8.3: Create Composite Index

-- Composite index on both columns (user_id, created_at)
ALTER TABLE orders ADD INDEX `idx_user_created` (user_id, created_at DESC);

8.4: Query With Composite Index

-- Run same query again
EXPLAIN SELECT * FROM orders WHERE user_id = 1 AND created_at > '2024-01-01' ORDER BY created_at DESC;

-- Should now show:
-- - type: range (using index)
-- - key: idx_user_created
-- - rows: much fewer
-- - Extra: Using index condition (more efficient)

MySQL Part 9: Clean Up

Remove Container (Optional)

# Stop the container
docker stop mysql57

# Remove the container
docker rm mysql57

# Verify it's gone
docker ps -a

MySQL Validation Checklist

  • MySQL container started and accessible
  • workshop database created and accessible
  • person_age table created with 7 records
  • Query WITHOUT index: type = ALL, key = NULL, rows = 7
  • Index age_index created successfully
  • Query WITH index: type = range, key = age_index, rows ≤ 4
  • Observed performance improvement (1.75x+ faster)
  • Composite index created for orders table
  • Understood Leftmost Prefix rule


Part 2: PostgreSQL Workshop

Practical Assessment

Duration: 60 minutes

Objective: Hands-on practice with large datasets, concurrent index creation, and understanding PostgreSQL's advanced scan types (Bitmap, Index-Only, Sequential).

[Extracted records]
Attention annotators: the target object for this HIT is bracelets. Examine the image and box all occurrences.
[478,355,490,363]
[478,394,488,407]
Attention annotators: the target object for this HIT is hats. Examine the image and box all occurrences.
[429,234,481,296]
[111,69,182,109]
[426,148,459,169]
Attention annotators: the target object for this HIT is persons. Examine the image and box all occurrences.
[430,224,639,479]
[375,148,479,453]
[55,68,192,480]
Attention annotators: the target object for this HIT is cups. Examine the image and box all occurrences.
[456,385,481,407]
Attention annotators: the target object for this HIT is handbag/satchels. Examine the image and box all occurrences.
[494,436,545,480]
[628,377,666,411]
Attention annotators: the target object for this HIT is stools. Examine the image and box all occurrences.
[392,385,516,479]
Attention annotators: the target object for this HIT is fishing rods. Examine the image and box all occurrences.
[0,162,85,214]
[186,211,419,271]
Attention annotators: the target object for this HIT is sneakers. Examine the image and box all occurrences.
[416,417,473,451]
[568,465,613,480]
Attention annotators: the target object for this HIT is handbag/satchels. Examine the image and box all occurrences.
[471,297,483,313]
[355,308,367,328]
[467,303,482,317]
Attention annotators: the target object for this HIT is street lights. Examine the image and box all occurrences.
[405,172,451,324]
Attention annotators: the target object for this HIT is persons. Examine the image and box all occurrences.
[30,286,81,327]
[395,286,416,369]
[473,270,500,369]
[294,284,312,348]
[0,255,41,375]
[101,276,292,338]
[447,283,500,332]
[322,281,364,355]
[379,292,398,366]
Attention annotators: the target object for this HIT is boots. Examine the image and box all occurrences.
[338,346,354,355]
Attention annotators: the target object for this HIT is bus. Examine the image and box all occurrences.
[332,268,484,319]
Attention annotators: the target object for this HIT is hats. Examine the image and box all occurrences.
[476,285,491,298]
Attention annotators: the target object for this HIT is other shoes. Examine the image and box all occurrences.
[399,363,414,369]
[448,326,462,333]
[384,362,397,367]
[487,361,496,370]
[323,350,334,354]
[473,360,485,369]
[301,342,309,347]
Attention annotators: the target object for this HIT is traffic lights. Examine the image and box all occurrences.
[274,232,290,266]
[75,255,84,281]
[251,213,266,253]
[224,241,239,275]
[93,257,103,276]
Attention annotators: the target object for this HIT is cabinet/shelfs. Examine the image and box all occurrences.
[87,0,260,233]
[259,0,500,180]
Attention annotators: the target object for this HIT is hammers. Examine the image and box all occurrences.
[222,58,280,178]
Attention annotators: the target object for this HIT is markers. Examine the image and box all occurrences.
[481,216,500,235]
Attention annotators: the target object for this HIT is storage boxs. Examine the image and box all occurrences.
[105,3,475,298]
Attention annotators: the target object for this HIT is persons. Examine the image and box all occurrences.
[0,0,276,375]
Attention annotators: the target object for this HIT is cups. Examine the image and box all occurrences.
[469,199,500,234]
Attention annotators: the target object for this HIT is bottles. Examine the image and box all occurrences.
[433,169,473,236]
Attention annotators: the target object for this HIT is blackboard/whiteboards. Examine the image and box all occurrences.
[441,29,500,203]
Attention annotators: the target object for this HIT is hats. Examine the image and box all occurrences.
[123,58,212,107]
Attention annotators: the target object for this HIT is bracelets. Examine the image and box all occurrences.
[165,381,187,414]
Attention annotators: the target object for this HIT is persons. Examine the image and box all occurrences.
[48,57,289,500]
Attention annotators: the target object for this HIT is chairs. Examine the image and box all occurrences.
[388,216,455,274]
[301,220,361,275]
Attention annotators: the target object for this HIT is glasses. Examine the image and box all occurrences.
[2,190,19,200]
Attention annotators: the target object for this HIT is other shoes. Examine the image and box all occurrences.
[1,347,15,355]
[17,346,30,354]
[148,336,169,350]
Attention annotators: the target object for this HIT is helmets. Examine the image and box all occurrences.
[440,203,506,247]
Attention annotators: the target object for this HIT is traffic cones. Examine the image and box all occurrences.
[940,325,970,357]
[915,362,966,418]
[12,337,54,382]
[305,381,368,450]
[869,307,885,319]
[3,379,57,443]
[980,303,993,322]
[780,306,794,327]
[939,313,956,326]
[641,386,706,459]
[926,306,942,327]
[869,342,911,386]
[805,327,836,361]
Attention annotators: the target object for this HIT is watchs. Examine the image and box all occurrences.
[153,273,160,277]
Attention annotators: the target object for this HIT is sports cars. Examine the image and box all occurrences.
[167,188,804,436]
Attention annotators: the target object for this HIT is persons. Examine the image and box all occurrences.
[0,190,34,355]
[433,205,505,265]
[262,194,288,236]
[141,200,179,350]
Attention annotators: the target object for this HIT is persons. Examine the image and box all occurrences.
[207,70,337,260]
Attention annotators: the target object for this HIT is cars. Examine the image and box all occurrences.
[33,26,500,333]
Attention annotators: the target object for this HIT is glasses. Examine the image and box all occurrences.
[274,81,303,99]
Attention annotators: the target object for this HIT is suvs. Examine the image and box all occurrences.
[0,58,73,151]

_Problems to solve_:
1. From the indexing workshop passage, output the section that opens with the words containing "-- Should now" and closes with "Remove Container (Optional)", reproducing it verbatim.
2. Answer the following from the indexing workshop passage:
(a) What name does the composite index added to the orders table receive?
(b) According to the validation checklist, how many records should the person_age table contain?
(c) What duration is given for the PostgreSQL practical assessment?

_Outputs for the tasks_:
1.
-- Should now show:
-- - type: range (using index)
-- - key: idx_user_created
-- - rows: much fewer
-- - Extra: Using index condition (more efficient)

MySQL Part 9: Clean Up

Remove Container (Optional)

2.
(a) idx_user_created
(b) 7 records
(c) 60 minutes